If confidentiality, integrity, and availability are functional characteristics of cybersecurity, what is their foundation? Starting with confidentiality, what is the genesis of confidence? If I tell someone to keep something in confidence, I am relying on my trust in that person to obey my request. If that trust is misplaced and the person betrays me, then my confidence is broken. I would argue that, similarly, if information is to be held confidential the underlying principle that allows that confidence is trust.

In the case of Anderson’s reference monitor [3], confidentiality is preserved by the reference monitor overseeing interactions and requests for data. If the person or program requesting specific data is authorized to access the data, as determined by the set security policy and arbitrated by the reference monitor as the ultimate authority, access to the data is granted. Otherwise, access to the data is revoked. But as asked earlier, what is monitoring the reference monitor? If we perpetually need a monitor to monitor the monitor, we enter a never-ending cycle. At some point, we must trust that, in this example, the reference monitor is doing what it is designed to do.

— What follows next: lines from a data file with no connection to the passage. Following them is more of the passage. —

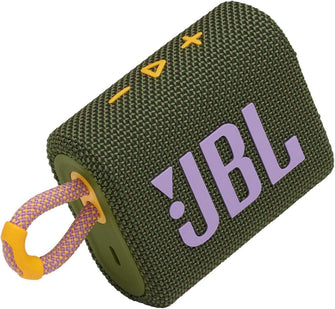 Buy JBL,JBL Go 3 - Bluetooth Speaker - Green - Gadcet UK | UK | London | Scotland | Wales| Ireland | Near Me | Cheap | Pay In 3 | Speakers
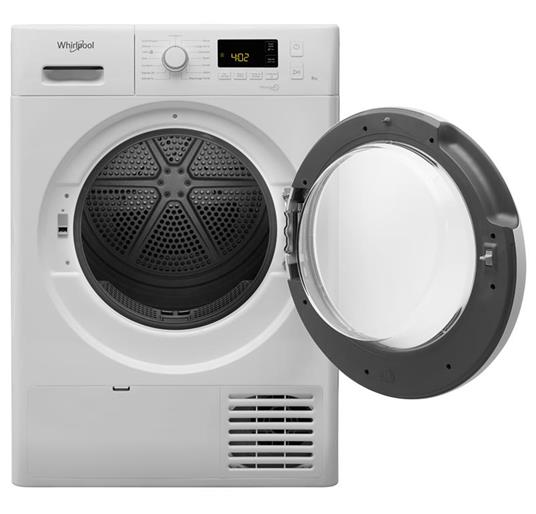Whirlpool FT M11 82 EU asciugatrice Libera installazione Caricamento  frontale 8 kg A++ Bianco - Whirlpool - Casa e Cucina | IBS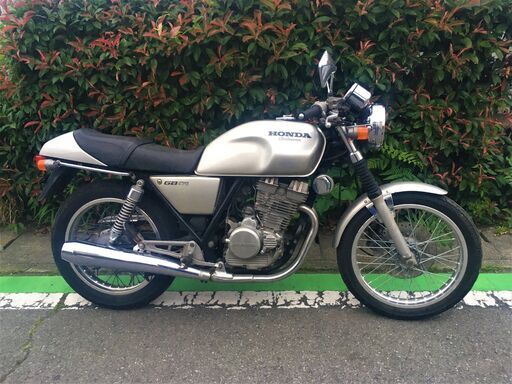 ★★GB250クラブマン4型　書類無し　部品取り車　ジャンク品★★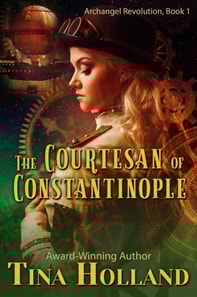 Courtesan of Constantinople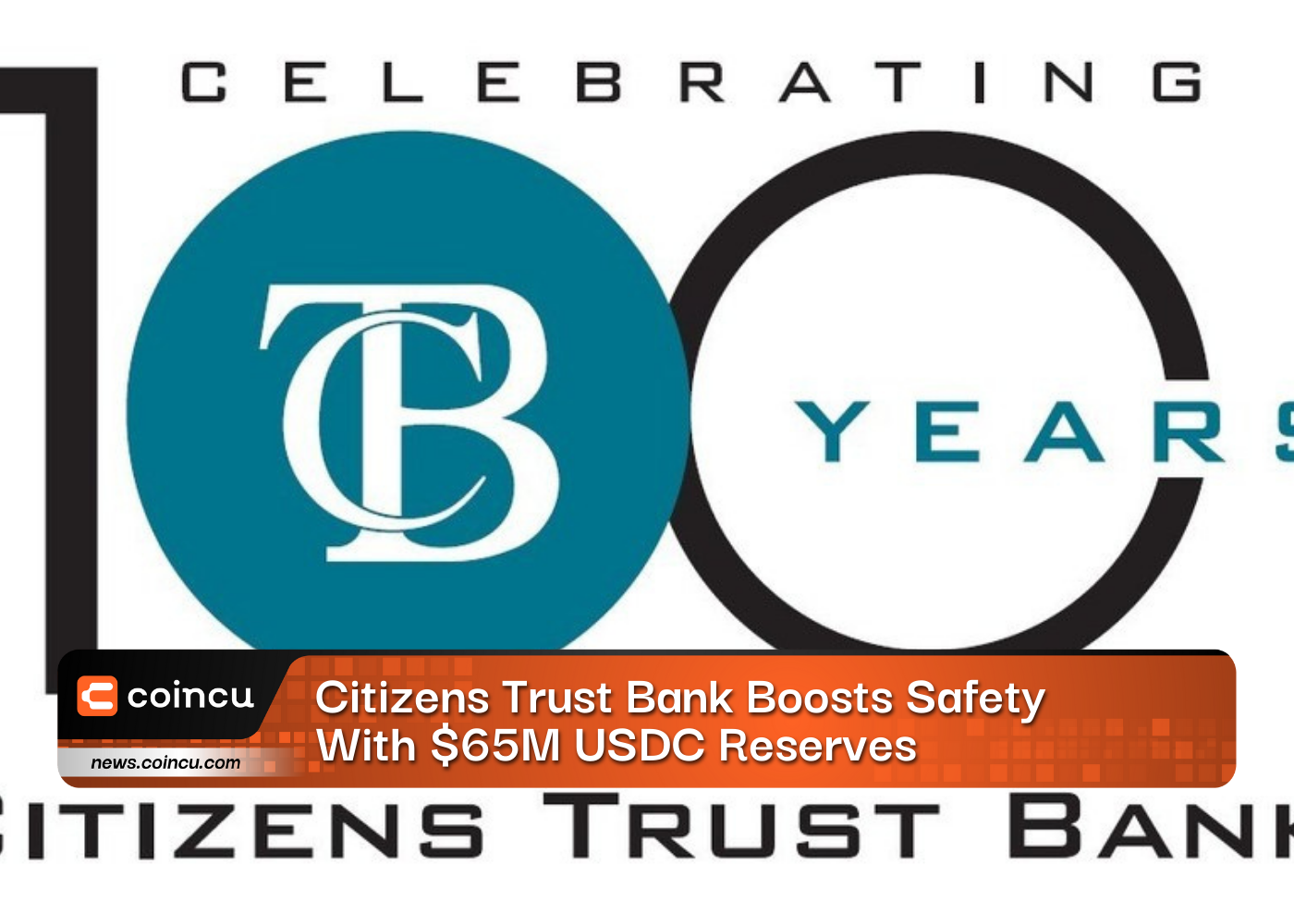 Citizens Trust Bank Boosts Safety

On the other hand, we can consider Bell and Lapadula’s formal methods of determining security. They used general system theory to derive and prove a well-defined mathematical system for guaranteeing the security (in this case, also confidentiality) of a system. The caveat being, in their words: “Two problems are immediately evident. First, unless the system guarantees the inviolability of rule W our security theorem does not apply…” [4].

The actual rule W is inconsequential for our discussion; however, what is important is that the inviolability of W would be determined by the hardware and software that implemented the rule W. How do we guarantee the inviolability of hardware and software? My argument is that we cannot. At some point, we must invoke trust.

However, before we get into the why of trust, it is important to ask: is trust the first principle? Going back to Descartes, we again ask if trust is the most fundamental element, or can it be broken down further? With that question, it is helpful to ask another: Why does trust exist in the first place? This question leads into volumes of texts and theories on the origin and nature of trust that people have spent lifetimes dedicating themselves to the study of. This is to say that there is no one universally agreed upon explanation, but what I found most convincing was from James Coleman and his book The Foundations of Social Theory [5]. Coleman argues that issues of trust are a subset of issues that result from risk, and without risk, trust has no need to exist. Following this line of thought, if trust is a subordinate to risk, this stands to reason that risk is more fundamental than trust.

In a similar exercise, we can ask, is risk the most elemental concept? To this question, we might need to figure out why risk is present. We can make the argument that risk would be nonexistent if all data and results were certain. From the perspective of cybersecurity, if one knew with absolute certainty that the only ones that had access to, and would ever get access to, a critical system were those who had been appropriately authorized, then all malicious outsider security problems go away. With absolute certainty, risk seems to disappear, because what is risk other than a calculation to quantify the likelihood that an event goes as expected? This would explain why risk is often measured in probability.

So, what is the first principle of cybersecurity? It seems to me that it has something to do with uncertainty. The root of the problem of cybersecurity, as far as I can tell, lies at the feet of uncertainty. How useful is this revelation? Not very, in a practical sense. It only allows us to ask more questions and does not seem to provide any real solution. That said, it can serve as a starting point. And with this starting point, we can dive into what uncertainty means and what tools we have available to describe it in ways that might provide practical solutions.